Ich. Opfer.

Es war noch sehr früh am Morgen. Umso besser, zu dieser Zeit schläft die Welt noch. Keine Zeugen.

Ich hatte das Haus bereits umrundet, doch dann konnte ich mein Glück kaum fassen: Sie öffnete das Fenster. Offenbar war ihr nach frischer Luft, denn sie kippte es nicht nur, sondern öffnete es ganz. Ich konnte mein Glück kaum fassen! Einen kurzen Moment Geduld und dann, als sie sich kurz umdrehte, nutzte ich meine Chance und drang ins Badezimmer ein. Es war einfach. Ich war direkt drin! Perfekt!

Sie war abgelenkt, stand vorm Spiegel. Viel besser konnte es gar nicht werden. Doch dann hat sie mein Spiegelbild erblickt und versucht mich zu vertreiben. Sie wollte mich doch tatsächlich aus dem Fenster hinaus befördern! Das sollte sie bereuen! Mitten in den Hals habe ich sie gestochen! Oh ja, das war sehr gut. Dieses warme Blut! Ein wahrer Rausch überkam mich. Das Fenster stand noch offen. Ich taumelte befriedigt in die Freiheit. Mein Opfer ließ ich gezeichnet zurück – ein dicker Mückenstich ziert nun ihren Hals.

Eiskalte Geschäftsidee

Langeweile macht bekanntlich kreativ und Geld kann man fast immer gebrauchen. So entwickelten mein Partner und ich, in einem Anflug von ersterem und Mangel von letzterem, eine Geschäftsidee.
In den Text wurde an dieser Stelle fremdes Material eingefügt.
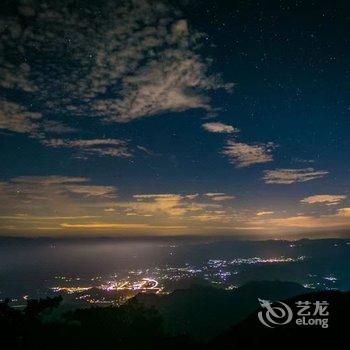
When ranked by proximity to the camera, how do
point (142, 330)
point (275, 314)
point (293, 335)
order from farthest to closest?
point (142, 330), point (275, 314), point (293, 335)

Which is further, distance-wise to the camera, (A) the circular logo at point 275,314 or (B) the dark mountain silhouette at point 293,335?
(A) the circular logo at point 275,314

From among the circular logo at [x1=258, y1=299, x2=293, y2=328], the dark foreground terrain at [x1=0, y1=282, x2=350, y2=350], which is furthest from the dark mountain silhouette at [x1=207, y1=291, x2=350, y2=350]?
the circular logo at [x1=258, y1=299, x2=293, y2=328]

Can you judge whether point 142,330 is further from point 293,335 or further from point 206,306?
point 206,306

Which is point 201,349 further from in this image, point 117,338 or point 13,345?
point 117,338

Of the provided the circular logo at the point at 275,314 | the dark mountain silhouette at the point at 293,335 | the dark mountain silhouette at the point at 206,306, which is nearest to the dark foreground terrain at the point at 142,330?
the dark mountain silhouette at the point at 293,335

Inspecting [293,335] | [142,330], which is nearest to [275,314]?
[293,335]

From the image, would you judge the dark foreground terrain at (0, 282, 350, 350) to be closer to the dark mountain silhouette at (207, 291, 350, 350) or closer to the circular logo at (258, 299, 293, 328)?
the dark mountain silhouette at (207, 291, 350, 350)

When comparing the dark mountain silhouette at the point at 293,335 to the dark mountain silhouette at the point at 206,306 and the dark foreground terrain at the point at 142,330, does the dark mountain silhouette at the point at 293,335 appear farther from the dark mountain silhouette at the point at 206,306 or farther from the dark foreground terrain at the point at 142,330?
the dark mountain silhouette at the point at 206,306
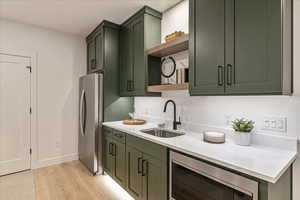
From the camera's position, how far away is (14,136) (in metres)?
2.79

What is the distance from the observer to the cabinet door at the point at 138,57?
7.77 feet

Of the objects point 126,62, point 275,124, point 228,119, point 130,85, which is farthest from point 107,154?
point 275,124

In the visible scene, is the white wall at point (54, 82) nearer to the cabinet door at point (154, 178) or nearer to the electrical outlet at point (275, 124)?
the cabinet door at point (154, 178)

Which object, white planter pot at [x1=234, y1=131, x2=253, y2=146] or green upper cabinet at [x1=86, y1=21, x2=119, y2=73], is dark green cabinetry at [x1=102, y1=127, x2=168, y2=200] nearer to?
white planter pot at [x1=234, y1=131, x2=253, y2=146]

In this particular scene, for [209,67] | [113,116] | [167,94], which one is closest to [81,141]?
[113,116]

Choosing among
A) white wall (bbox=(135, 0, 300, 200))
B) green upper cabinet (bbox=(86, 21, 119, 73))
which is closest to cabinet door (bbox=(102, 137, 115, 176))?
white wall (bbox=(135, 0, 300, 200))

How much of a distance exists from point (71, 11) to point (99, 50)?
0.70 metres

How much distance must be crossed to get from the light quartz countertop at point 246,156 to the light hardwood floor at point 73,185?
1.26 m

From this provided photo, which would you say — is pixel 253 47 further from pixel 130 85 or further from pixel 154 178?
pixel 130 85

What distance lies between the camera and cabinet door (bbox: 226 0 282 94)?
111cm

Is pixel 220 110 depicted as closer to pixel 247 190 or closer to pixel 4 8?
pixel 247 190

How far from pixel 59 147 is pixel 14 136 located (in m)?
0.75

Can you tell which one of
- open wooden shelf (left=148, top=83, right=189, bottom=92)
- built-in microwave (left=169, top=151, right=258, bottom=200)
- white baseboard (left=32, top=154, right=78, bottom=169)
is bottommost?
white baseboard (left=32, top=154, right=78, bottom=169)

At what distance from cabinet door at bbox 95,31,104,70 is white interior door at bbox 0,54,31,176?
1220 mm
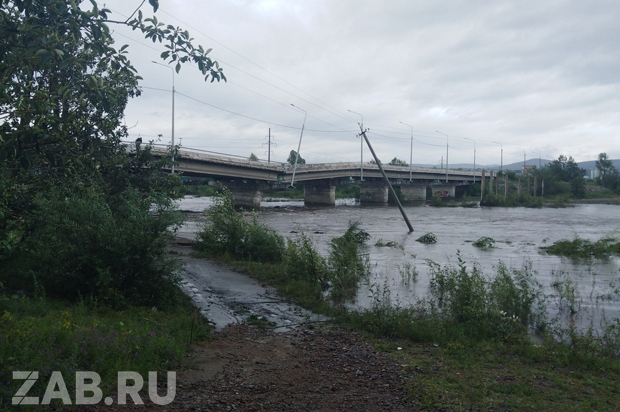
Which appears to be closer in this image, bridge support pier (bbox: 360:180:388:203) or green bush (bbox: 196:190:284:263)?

Eine bei der nicht nur der Kopf kühlt bleibt:

Wir gründet eine

—> Eisschollenvermietung! <—

Dafür brauchten wir natürlich erst einmal die Eisschollen und einen Handelspartner. Ganz wichtig. Immer hin konnten wir nicht einfach in die Arktis segeln, eine Fahne ins Eis stecken und ein Schild aufstellen: „Zu vermieten.“ Aus der Vergangenheit lernt man schließlich. Telefonkosten wären zu hoch gewesen, dem Postweg trauten wir nicht. Aber wie gut das wir als pfiffige Unternehmer direkt eine Lösung hatten. Eine Bekannte strickte einen kuscheligen Schal und eine kuschelige Mütze. Mit Werbung. Darauf hatten wir bestanden! Eine robust wirkende Taube damit ausgestattet und mit einem Brief schickten wir diese auf die Reise. (Ich war eigentlich für einen Pinguin. Der hatte meiner Meinung nach die überzeugenderen Argumente gehabt. Aber mein Partner meinte, die Schollen wären geschmolzen, bis er da wäre.)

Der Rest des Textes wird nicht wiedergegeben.